5.1 MRI contrast agents for calcium detection

The average human contains over 1 kg of calcium, with the majority of this metal stored in mineral form within bones. However, approximately 1% of the body’s calcium circulates in fluid solution, with μM Ca²⁺ concentrations inside the cell and mM concentrations outside the cell. Ca²⁺ is a critical second messenger in a wide range of cell signaling processes throughout the body. Upon activation with various stimuli, normal intracellular Ca²⁺ concentrations (∼100 nM) can rise as much as four orders of magnitude (1–2 mM), initiating signaling cascades that control cellular events from fertilization to development to division to apoptotic death.⁹

Selected Ca²⁺-responsive MRI contrast agents are displayed in Fig. 3. Meade and co-workers developed the first Ca²⁺-sensitive MRI contrast agent DOPTA–Gd (Gd-1).^10,11 DOPTA–Gd contains two DO3A–Gd chelates that are linked by a modified BAPTA (1,2-bis(o-aminophenoxy)ethane-N,N,N′N′-tetraacetic acid) moiety, a known selective binder of Ca²⁺. The iminodiacetate groups of the BAPTA linker bind to the Gd³⁺ centers in the absence of Ca²⁺ resulting in a relaxivity of 3.26 mM⁻¹ s⁻¹. Upon addition of Ca²⁺ ions, these groups preferentially bind Ca²⁺ and coordination sites around the Gd³⁺ centers are opened up to solvent water, leading to a ca. 80% relaxivity increase to 5.76 mM⁻¹ s⁻¹. Binding of Ca²⁺ is in the micromolar range (apparent K_d = 0.96 μM) and the modified BAPTA moiety maintains its preference for Ca²⁺ over Mg²⁺. In a biological context, the selectivity and Ca²⁺ binding affinity of DOPTA–Gd make this agent potentially suitable for monitoring intracellular Ca²⁺ fluctuations. Further investigation into the mechanism of Ca²⁺ sensing by DOPTA–Gd confirmed a change in the number of inner-sphere water molecules upon introduction of Ca²⁺ as suggested by luminescence lifetime measurements of DOPTA–Tb.

Fig. 3 Calcium-activated MRI contrast agents.

Logothetis, Tóth, and co-workers have pursued Ca²⁺-binding domains designed to possess lower affinity for Ca²⁺ with the aim of developing agents suitable for studying fluctuations in extracellular Ca²⁺ levels. One report describes two bismacrocyclic Gd³⁺ chelates in which the two Gd–DO3A cores are joined with a BAPTA–bisamide linker (Gd-2a and Gd-2b).¹² These agents have modest increases in relaxivity in response to excess Ca²⁺ (15% and 10%), consistent with q-modulation as determined by luminescence measurements with Eu-2a and Eu-2b. The hydration states of Eu-2a were further investigated by high-resolution UV-vis spectroscopy. Replacement of two of the carboxylate groups in BAPTA for amide groups in Gd-2a and Gd-2b effectively decreases the Ca²⁺ binding affinity (K_d = 13 and 2.0 mM, respectively) while maintaining selectivity for Ca²⁺ over Mg²⁺.

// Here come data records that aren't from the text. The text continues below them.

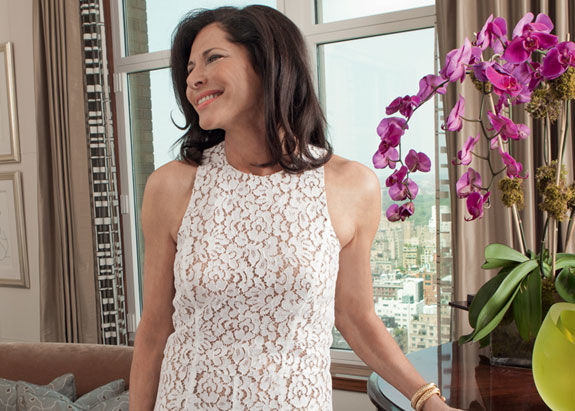 Sheila Rosenblum, wearing a Michael Kors Collection floral lace jumpsuit, in the living room of her Park Avenue duplex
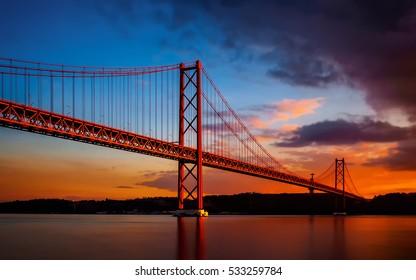 The 25 de April Bridge with Sunset Lights.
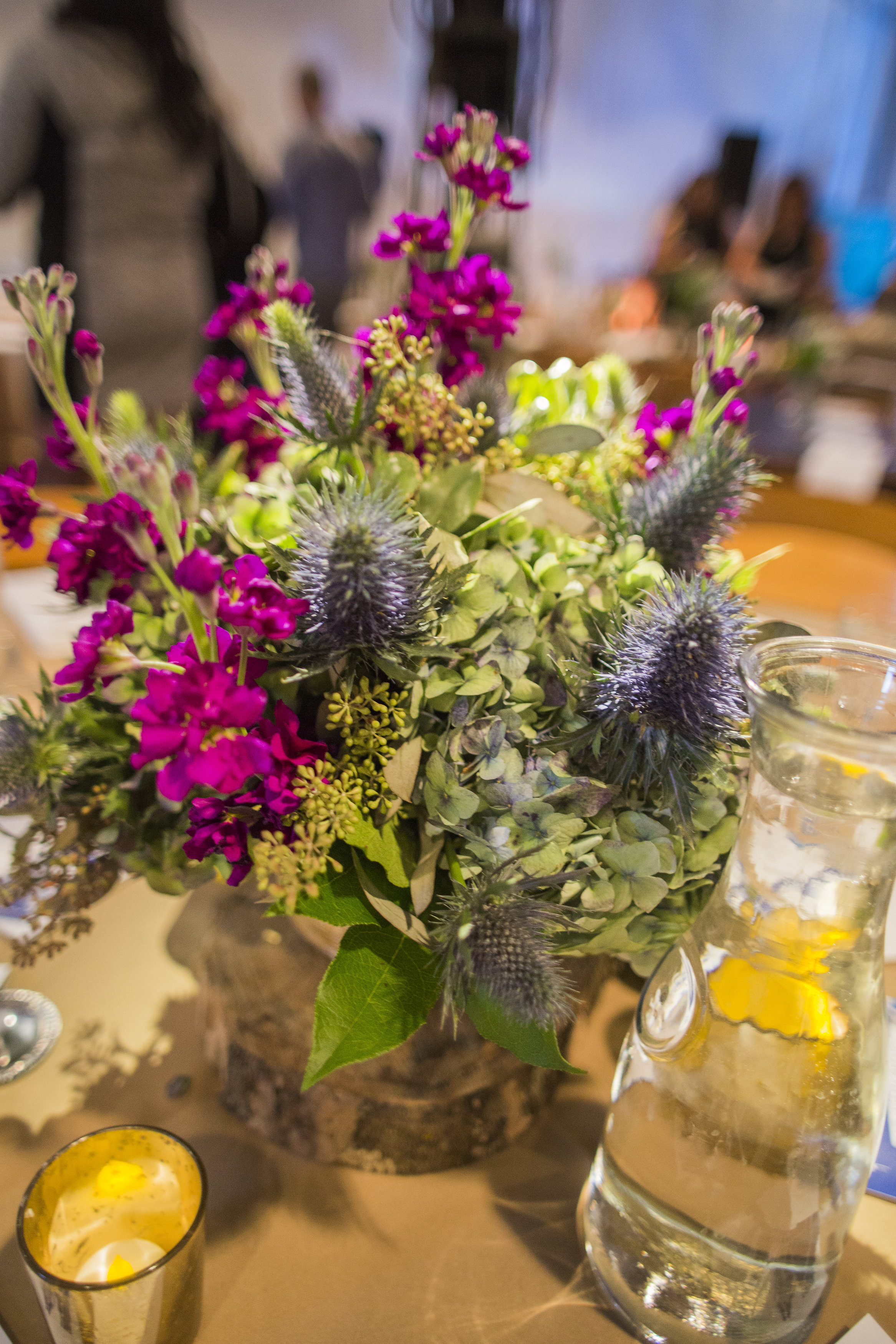 purple stock & thistle centerpiece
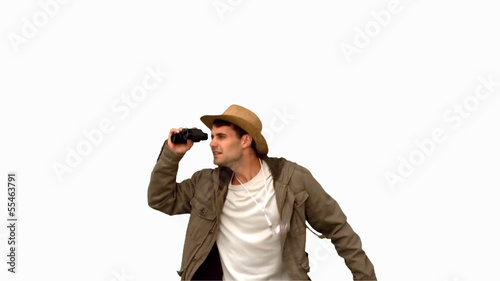 Man jumping and using binoculars on white screen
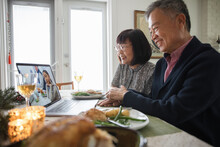 Senior Couple Holding Hands On Video Call With Granddaughter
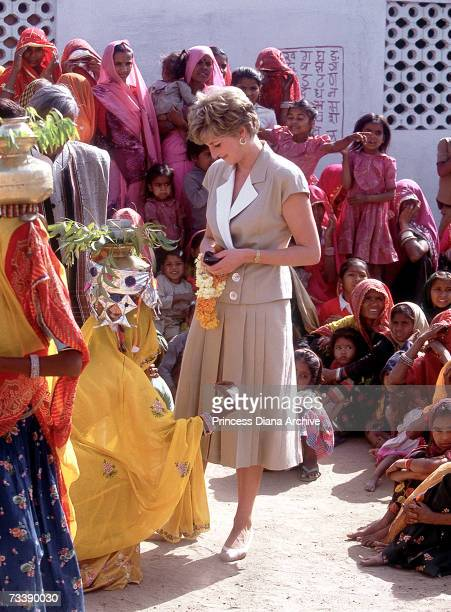 The Princess of Wales and local women during a visit to Malu village Rajastan India February 1992 Diana is wearing a dress by Catherine Walker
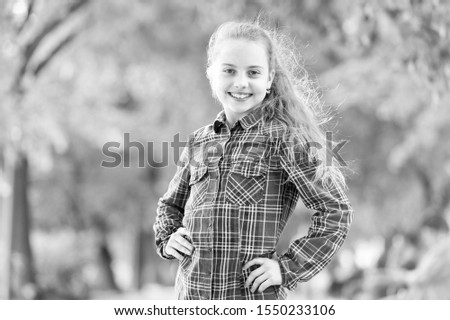 Windproof hairstyles. Girl little cute child enjoy walk on windy day nature background. Hairstyles to wear on windy days. Feeling cozy and comfortable on windy day. Deal with long hair on windy day.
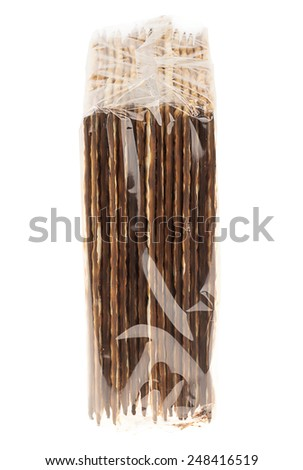 Side view of a nylon wrapped package of Jewish Matzah bread, the substitute for bread on the Jewish Passover holiday, isolated on white background. - stock photo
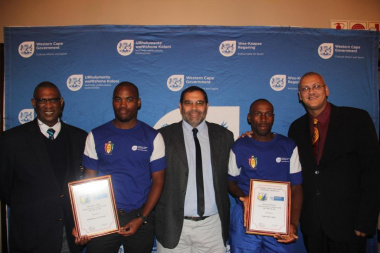 Goliath Munroe, Director Paul Hendricks and Adv Lyndon Boah with co-winners of Indigenous Games, Melikhaya Gxaweni and Sydwell Cekiso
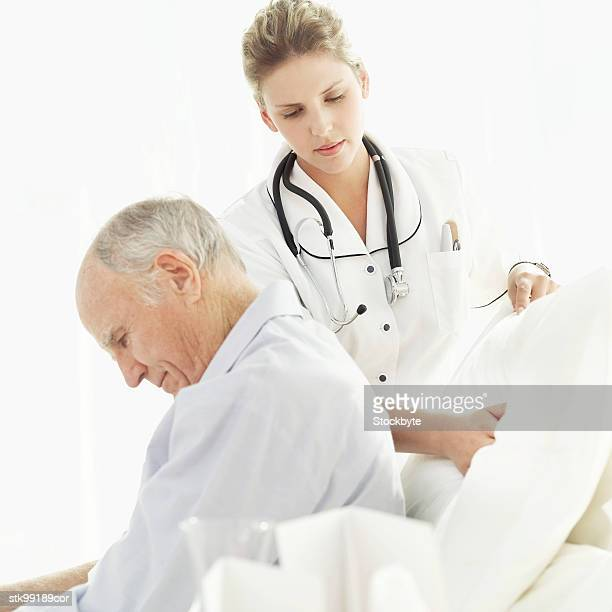 female nurse adjusting an elderly male patient's pillows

Other low affinity MRI contrast agents for calcium sensing have been developed that contain EDTA, DTPA, and EGTA linkers between two Gd–DO3A cores.^13,14 DTPA-derivative Gd-3 exhibits a 15% increase in relaxivity in response to Ca²⁺ (r₁ = 4.7 to 5.4 mM⁻¹ s⁻¹) and has millimolar affinity for Ca²⁺ (K_d = 0.25 mM).¹³ This agent is also responsive to Mg²⁺ (K_d = 2.0 mM). Luminescence lifetime measurements with Eu-3 indicate that the relaxivity change is not due to a change in the coordination environment at the Gd³⁺ center as no change in q is observed. EDTA-derivative Gd-4 has a 32% increase in relaxivity in response to Ca²⁺.¹³ Converting from the tricarboxylate DTPA-derivative to the dicarboxylate EDTA-derivative appears to reduce the Mg²⁺ binding affinity enough to make the response to Mg²⁺ negligible while still maintaining good affinity for Ca²⁺ (K_d = 0.40 mM).

EGTA-derivatives Gd-5a and Gd-5b also respond to Ca²⁺ ions and are selective for Ca²⁺ over Mg²⁺, again demonstrating the importance of carboxylate denticity for discriminating Ca²⁺versus Mg²⁺ because the sensor portions of these ligands contain only two carboxylates as opposed to three as in Gd-3.¹⁴ Gd-5a, where the EGTA group is connected to the DO3A moieties via an ethylene linker, displays a 69% increase in relaxivity when 1 equiv. of Ca²⁺ is added and has a K_d of 0.20 mM for the ion. Propylene-linked Gd-5b also binds to Ca²⁺ but has a higher response (a 83% increase in relaxivity with addition of 1 equiv. of Ca²⁺) and a tighter binding affinity (K_d = 20 μM). The differences between these two compounds demonstrate how even subtle changes to the contrast agent architecture can lead to sensors with altered properties. Encouraged by the favorable properties of these complexes, experiments were performed to determine whether these agents could be used to sense Ca²⁺ fluctuations in biological settings. In addition to being able to sense Ca²⁺ in simple buffer solutions, these two agents also respond to Ca²⁺ in a DMEM–F-12 medium with a GIBCO™ N-2 supplement, an approximation of the brain extracellular medium (BEM). In this buffer system, both sensors exhibit ∼50% increases in relaxivity in response to Ca²⁺ and maintain similar Ca²⁺ binding affinities (K_d = 50 μM for Gd-5a and 25 μM for Gd-5b).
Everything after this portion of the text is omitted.